Artık ona daha fazla yük oluyordum. Masumiyetle inanmadığım bir gerçeğe beni inandırmasını istedim.

-Baba biz ölecek miyiz ?

Cevap vermedi. Oysa ne çok istemiştim yalan bile olsa ölmeyeceğiz demesini...

Şimdiki zaman

Gözlerimi yavaş yavaş açtım. En son yatağa yatmıştım arada bir gelen hemşireler beni kontrol edip serum vermişlerdi. Bugün taburcu olacaktım. Etrafıma baktığımda odada yalnız olduğumu gördüm. Yatakta yavaşça doğruldum.

Bir şekilde Aynur'a ulaşmam gerekiyor. İçeri giren hemşire bana gülümseyerek perdeleri açtı.
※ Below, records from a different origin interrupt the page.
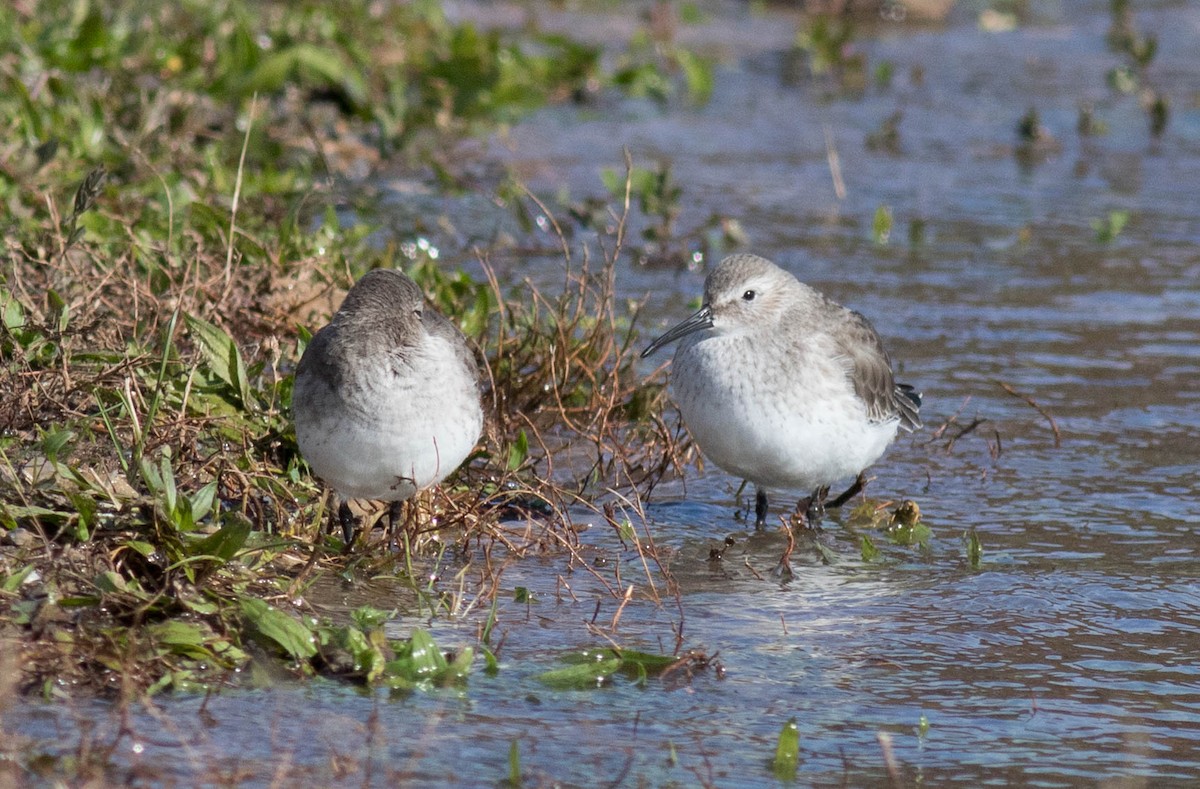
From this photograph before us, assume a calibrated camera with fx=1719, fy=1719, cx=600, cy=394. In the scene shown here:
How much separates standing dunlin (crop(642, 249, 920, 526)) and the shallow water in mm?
339

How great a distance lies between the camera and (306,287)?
7.16 meters

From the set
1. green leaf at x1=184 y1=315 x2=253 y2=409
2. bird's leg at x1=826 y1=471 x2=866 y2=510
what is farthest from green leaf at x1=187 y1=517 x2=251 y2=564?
bird's leg at x1=826 y1=471 x2=866 y2=510

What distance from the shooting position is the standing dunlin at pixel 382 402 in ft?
17.2

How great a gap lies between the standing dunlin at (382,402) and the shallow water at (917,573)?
0.43m

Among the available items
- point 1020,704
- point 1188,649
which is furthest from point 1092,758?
point 1188,649

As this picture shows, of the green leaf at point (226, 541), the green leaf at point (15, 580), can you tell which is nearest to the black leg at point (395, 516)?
the green leaf at point (226, 541)

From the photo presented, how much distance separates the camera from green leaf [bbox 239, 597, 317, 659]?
461 cm

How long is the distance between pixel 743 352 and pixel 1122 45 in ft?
31.3

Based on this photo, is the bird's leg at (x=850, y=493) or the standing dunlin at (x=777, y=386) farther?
the bird's leg at (x=850, y=493)

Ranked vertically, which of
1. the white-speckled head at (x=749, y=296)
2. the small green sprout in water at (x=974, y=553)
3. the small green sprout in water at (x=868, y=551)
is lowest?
the small green sprout in water at (x=868, y=551)

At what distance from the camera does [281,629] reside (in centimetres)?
463

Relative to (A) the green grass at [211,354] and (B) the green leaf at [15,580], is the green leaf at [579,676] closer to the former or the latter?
(A) the green grass at [211,354]

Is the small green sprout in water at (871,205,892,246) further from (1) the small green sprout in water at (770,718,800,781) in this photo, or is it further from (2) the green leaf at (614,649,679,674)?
(1) the small green sprout in water at (770,718,800,781)

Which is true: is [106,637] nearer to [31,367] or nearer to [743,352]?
[31,367]
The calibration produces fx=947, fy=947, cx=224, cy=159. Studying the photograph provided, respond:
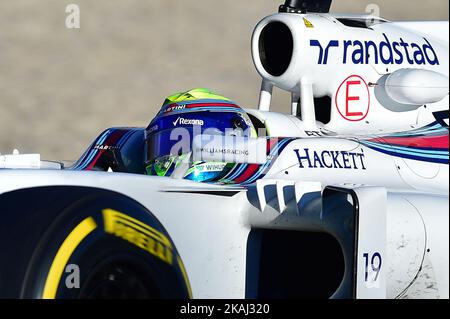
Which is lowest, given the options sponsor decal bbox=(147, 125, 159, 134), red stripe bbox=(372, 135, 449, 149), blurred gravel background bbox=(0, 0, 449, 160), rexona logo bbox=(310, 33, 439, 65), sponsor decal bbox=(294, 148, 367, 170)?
sponsor decal bbox=(294, 148, 367, 170)

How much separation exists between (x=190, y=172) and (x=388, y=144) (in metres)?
0.75

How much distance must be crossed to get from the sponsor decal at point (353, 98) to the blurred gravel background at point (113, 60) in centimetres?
447

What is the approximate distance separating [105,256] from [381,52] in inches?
77.1

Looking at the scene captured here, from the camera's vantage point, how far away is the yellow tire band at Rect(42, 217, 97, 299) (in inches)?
89.7

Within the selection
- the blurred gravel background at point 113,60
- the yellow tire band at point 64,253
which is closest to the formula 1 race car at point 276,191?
the yellow tire band at point 64,253

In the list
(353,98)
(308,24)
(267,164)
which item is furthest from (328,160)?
(308,24)

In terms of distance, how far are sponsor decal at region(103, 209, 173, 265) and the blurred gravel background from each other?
5607 mm

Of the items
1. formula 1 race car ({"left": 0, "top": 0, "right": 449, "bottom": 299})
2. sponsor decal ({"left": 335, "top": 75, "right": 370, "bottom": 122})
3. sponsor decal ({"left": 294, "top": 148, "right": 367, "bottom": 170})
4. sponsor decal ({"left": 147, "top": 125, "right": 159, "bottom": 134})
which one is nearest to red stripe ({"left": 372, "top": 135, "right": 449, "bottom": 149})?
formula 1 race car ({"left": 0, "top": 0, "right": 449, "bottom": 299})

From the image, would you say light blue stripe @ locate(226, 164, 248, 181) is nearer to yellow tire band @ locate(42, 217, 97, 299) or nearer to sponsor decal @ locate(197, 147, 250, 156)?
sponsor decal @ locate(197, 147, 250, 156)

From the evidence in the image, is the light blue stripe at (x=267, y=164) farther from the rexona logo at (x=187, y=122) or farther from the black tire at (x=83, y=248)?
the black tire at (x=83, y=248)

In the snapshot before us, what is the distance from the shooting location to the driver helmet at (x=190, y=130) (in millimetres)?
3348

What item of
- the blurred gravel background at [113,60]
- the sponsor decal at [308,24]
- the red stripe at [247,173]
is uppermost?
the blurred gravel background at [113,60]

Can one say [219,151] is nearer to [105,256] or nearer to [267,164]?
[267,164]
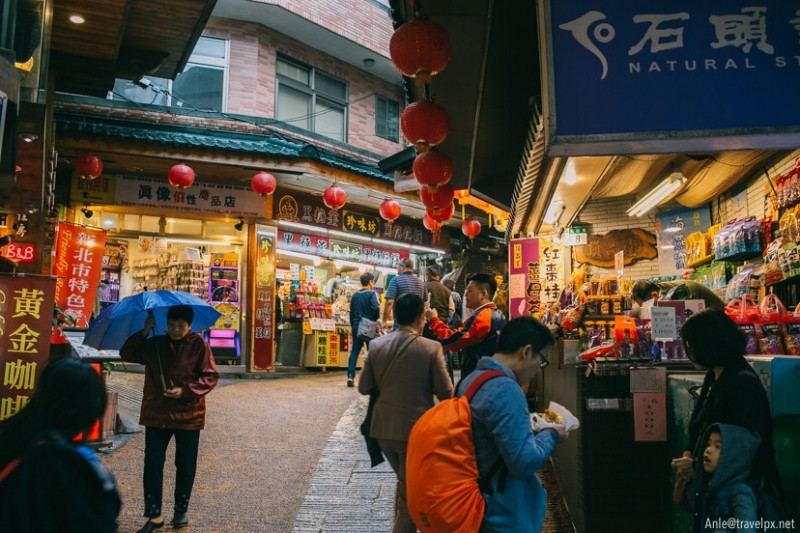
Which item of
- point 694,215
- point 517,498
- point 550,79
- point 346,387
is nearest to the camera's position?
point 517,498

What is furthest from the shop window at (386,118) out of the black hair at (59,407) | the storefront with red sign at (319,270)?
the black hair at (59,407)

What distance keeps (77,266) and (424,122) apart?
7332 millimetres

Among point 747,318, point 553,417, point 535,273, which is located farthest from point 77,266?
point 747,318

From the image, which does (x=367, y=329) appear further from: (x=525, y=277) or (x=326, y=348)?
(x=326, y=348)

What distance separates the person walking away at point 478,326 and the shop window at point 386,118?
14945 millimetres

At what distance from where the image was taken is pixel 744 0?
128 inches

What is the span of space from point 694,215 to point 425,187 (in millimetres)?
4777

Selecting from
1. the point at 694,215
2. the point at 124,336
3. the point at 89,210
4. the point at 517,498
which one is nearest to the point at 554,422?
the point at 517,498

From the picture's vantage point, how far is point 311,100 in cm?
1894

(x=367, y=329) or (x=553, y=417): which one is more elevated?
(x=367, y=329)

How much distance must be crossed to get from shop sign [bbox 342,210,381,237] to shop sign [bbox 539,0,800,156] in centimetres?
1609

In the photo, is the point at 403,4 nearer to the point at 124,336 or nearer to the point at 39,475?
the point at 124,336

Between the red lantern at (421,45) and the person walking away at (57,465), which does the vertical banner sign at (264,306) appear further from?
the person walking away at (57,465)

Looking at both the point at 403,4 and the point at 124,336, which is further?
the point at 403,4
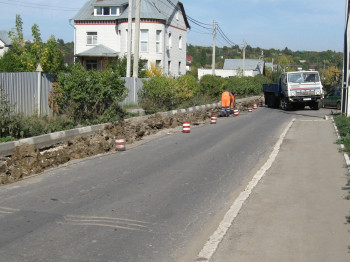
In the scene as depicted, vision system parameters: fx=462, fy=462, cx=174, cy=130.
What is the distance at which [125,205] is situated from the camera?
7520 mm

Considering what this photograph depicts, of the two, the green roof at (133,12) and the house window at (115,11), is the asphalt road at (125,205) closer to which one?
the green roof at (133,12)

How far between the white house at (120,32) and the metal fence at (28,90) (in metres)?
29.8

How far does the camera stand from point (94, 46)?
49.2 metres

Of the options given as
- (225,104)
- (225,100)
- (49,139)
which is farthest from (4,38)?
(49,139)

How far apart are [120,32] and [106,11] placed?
3290mm

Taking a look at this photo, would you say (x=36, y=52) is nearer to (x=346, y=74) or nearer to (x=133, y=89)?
(x=133, y=89)

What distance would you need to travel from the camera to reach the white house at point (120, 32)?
46.6m

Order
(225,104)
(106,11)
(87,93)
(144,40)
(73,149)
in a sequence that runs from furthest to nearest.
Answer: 1. (106,11)
2. (144,40)
3. (225,104)
4. (87,93)
5. (73,149)

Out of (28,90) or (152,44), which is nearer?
(28,90)

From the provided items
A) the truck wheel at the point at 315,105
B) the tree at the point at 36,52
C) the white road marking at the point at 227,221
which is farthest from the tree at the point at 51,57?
the truck wheel at the point at 315,105

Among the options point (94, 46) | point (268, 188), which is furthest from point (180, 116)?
point (94, 46)

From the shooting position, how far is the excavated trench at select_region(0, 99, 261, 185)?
9951 mm

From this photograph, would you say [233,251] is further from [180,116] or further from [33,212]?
[180,116]

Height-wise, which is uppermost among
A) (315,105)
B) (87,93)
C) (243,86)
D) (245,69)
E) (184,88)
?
(245,69)
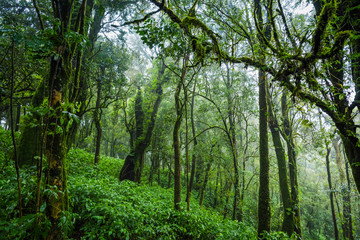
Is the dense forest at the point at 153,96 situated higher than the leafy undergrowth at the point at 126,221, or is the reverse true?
the dense forest at the point at 153,96

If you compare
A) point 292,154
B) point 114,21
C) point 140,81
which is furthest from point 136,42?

-Bugün kendinizi nasıl hissediyordunuz?

-Biraz daha iyiyim. Arkadaşıma ulaşmam lazım bana yardımcı olabilir misiniz?

-Tabii

Cebinden telefonunu çıkardı ve bana uzattı. Telefonu aldım ve ona teşekkür ettim. Kapının dışında bekleyeceğini söyleyerek dışarı çıktı. Aynur'un numarasını girdim.

Acaba aramasam mı? Ne diyecektim. Ben hastanedeyim merak etme birinin sevgilisi gibi davranmam gerekiyor sonra ararım mı? Yine de içimdeki dürtüye engel olamadım. Numarasını girdim ve aradım, bunu yaptım. Telefon ikinci çalışında açıldı , sesini duyduğumda konuşamadım.

-Alo.....Kimsiniz?

Kardeşin...

-Alo....Sesim geliyor mu?

Telefonu kapattım. Ona diyecek sözüm yoktu. Belki de bir süre benim öldüğümü düşünmelidir. Kapı açıldığında gelene bakmama gerek yoktu. Kokusu onu ele veriyordu. Paçuli gibi kokuyordu.

Paçuli endişe, strese ve uykusuzluğa iyi gelirdi. Hoş bir koku esansını denemiştim. Bir ara parfüm satıcılığı yapmıştım. Anlarsınız parfüm reklamı falan deneyin beğenirseniz alın. Parfümlerin fiyatı 230 dan başlayıp 500 e kadar gidiyordu. Ekonomi ölmüş. Ruhuna el-fatiha.

Sahte sevgilim kendini her zaman ki gibi koltuğa bırakıp, arkasına yaslandı. Bu rahatlık seviyesi kimse de yoktu. Gözlerime baktı ben de ona baktım.

o baktı, ben de baktım.

O baktı , ben de baktım.

O gözlerini benden ayırmadı , ben de ayırmadım.